**RECORD EXTRACTS**

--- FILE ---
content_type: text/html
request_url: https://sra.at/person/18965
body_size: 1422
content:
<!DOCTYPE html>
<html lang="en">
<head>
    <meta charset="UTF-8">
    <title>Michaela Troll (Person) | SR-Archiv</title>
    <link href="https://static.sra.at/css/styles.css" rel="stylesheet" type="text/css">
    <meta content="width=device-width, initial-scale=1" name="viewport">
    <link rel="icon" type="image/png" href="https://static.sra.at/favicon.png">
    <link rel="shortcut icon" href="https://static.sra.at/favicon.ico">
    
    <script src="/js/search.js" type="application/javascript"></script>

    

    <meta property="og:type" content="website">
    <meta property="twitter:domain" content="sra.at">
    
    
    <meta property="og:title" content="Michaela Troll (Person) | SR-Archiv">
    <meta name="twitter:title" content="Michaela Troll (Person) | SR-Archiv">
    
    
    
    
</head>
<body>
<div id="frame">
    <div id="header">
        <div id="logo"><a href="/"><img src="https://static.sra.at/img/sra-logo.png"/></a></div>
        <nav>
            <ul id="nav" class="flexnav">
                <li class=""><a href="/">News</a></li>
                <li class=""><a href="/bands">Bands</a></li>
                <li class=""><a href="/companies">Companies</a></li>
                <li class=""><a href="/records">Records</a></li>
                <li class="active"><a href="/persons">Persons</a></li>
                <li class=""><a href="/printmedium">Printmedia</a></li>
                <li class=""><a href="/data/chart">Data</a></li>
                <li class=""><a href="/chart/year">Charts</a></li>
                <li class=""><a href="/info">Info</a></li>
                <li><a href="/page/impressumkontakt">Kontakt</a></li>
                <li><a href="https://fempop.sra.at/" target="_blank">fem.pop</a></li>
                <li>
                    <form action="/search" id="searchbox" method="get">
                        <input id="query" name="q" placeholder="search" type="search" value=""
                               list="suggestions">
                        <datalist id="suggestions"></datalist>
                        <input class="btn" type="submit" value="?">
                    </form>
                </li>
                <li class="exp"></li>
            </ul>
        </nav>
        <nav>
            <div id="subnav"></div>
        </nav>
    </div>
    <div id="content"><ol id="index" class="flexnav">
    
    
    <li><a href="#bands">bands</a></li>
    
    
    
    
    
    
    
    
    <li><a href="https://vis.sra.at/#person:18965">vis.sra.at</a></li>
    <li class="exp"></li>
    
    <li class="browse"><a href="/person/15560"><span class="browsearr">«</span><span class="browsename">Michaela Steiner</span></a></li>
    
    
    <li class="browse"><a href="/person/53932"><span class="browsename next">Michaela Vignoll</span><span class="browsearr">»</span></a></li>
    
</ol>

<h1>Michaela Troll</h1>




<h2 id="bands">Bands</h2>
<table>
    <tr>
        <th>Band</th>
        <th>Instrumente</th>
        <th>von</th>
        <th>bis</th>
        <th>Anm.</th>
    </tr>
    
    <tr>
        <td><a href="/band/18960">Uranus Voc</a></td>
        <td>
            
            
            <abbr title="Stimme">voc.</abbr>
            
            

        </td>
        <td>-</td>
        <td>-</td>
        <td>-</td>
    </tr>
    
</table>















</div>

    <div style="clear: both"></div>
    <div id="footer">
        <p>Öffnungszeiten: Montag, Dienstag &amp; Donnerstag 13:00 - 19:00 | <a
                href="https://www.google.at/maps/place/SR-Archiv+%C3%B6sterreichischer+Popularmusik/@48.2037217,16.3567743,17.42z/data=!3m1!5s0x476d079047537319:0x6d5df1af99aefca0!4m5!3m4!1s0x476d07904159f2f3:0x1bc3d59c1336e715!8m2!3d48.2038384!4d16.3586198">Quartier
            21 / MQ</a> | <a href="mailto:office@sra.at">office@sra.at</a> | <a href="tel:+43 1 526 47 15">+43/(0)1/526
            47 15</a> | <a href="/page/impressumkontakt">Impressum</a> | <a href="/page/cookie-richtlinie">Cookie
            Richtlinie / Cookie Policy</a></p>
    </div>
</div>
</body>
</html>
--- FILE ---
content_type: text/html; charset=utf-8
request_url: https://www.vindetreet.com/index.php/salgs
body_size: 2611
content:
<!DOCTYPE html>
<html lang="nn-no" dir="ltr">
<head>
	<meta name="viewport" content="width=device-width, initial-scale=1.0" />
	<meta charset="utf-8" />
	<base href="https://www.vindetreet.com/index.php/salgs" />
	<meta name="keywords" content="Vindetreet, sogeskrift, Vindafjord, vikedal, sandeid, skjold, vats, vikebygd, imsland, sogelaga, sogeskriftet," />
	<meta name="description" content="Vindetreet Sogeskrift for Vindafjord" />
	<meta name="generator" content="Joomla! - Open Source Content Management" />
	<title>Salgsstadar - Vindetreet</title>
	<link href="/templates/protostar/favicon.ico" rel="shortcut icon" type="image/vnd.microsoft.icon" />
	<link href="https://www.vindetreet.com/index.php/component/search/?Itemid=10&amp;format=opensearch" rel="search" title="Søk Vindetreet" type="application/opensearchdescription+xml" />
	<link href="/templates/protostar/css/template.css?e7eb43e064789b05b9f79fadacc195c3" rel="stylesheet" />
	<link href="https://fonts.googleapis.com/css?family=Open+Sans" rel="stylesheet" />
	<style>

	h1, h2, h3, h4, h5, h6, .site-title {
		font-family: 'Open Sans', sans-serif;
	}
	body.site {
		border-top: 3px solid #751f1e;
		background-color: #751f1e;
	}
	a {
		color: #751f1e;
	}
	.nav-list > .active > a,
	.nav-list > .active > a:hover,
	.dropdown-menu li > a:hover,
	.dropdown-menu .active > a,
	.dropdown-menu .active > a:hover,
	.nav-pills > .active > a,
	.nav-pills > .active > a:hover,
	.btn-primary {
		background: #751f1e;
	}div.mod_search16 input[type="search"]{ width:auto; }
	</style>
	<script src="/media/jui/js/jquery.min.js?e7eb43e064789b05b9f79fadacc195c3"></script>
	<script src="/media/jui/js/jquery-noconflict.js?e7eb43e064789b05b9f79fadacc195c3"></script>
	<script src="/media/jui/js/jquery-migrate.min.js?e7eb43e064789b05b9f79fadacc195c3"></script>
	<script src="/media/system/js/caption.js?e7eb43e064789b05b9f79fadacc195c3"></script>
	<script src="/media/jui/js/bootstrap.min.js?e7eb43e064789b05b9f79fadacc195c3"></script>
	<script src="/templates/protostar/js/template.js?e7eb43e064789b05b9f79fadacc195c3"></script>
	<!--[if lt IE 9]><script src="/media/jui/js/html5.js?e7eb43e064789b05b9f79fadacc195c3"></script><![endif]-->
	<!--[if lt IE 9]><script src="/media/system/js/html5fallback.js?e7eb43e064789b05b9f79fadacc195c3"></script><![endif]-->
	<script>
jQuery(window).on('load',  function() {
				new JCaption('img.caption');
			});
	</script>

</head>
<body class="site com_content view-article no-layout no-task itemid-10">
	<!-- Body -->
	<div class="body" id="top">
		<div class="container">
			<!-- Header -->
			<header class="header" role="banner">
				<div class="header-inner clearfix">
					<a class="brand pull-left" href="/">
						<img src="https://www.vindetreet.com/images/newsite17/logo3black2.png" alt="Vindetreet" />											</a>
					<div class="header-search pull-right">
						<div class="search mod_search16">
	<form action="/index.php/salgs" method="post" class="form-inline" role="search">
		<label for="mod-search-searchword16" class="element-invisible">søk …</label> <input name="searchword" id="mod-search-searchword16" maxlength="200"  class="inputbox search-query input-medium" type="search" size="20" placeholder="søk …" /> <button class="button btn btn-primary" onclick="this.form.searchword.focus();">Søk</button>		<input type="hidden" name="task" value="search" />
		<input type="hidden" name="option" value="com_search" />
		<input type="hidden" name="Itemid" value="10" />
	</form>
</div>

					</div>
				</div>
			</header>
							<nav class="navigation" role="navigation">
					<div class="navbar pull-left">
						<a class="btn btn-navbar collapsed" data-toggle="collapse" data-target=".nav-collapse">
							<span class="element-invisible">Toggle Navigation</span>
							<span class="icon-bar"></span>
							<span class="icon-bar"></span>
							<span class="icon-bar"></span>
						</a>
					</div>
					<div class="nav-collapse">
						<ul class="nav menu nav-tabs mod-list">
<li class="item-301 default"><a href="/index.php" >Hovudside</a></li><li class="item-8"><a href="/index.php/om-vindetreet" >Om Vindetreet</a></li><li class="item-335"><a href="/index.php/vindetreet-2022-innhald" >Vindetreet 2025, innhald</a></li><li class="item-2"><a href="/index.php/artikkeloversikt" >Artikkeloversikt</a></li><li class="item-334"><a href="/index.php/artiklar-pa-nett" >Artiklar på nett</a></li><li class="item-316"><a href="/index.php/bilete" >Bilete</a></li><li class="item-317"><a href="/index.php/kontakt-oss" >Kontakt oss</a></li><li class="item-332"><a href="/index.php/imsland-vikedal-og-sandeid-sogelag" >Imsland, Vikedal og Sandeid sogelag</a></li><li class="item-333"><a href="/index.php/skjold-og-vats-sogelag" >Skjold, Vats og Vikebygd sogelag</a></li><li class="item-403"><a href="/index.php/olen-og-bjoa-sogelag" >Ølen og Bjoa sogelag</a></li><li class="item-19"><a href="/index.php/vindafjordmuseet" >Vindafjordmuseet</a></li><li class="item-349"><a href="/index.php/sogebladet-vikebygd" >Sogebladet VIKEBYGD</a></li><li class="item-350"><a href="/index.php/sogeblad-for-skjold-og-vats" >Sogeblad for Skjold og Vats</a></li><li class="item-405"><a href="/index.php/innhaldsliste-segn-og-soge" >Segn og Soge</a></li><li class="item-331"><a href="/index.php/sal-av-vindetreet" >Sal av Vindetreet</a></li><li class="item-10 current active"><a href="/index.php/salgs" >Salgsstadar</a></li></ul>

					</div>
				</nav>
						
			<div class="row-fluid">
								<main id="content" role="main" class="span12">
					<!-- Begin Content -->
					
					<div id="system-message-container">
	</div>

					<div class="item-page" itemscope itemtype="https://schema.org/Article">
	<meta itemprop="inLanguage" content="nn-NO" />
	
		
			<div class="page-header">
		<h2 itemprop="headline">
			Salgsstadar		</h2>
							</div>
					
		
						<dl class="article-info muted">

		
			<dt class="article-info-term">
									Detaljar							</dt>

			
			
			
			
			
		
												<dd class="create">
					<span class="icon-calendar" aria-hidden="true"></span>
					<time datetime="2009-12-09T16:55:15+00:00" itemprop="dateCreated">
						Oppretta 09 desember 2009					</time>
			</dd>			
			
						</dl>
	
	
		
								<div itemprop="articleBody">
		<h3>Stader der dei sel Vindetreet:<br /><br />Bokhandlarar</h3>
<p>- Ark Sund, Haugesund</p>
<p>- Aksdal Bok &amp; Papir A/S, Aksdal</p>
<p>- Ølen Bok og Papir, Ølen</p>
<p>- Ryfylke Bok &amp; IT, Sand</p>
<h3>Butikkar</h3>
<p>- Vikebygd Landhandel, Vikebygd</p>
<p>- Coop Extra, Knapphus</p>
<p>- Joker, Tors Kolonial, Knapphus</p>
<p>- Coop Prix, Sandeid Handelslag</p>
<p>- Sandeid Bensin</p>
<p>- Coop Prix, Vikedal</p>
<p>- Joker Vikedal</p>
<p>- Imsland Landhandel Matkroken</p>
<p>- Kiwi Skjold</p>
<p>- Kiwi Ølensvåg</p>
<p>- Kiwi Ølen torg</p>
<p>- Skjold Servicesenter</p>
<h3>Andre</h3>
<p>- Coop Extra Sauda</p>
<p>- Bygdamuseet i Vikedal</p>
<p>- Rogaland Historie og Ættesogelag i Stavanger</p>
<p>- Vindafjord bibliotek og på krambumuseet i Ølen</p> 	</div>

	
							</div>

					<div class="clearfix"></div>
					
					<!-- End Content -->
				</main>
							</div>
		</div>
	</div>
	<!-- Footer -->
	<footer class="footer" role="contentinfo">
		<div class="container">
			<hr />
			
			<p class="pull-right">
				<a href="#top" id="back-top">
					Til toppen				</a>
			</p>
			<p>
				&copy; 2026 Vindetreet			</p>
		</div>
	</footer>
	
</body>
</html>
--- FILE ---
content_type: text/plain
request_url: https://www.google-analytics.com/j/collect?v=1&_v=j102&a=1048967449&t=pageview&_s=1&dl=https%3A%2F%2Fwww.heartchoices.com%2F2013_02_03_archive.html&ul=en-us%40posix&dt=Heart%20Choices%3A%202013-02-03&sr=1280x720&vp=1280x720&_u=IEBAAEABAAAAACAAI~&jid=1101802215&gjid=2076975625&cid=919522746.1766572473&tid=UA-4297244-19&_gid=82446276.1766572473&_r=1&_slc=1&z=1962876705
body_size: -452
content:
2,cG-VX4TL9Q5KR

**WHAT IS NEEDED**
Every line in the data that holds the string "impressumkontakt" should be returned.

**ANSWER SPACE**
                <li><a href="/page/impressumkontakt">Kontakt</a></li>
            47 15</a> | <a href="/page/impressumkontakt">Impressum</a> | <a href="/page/cookie-richtlinie">Cookie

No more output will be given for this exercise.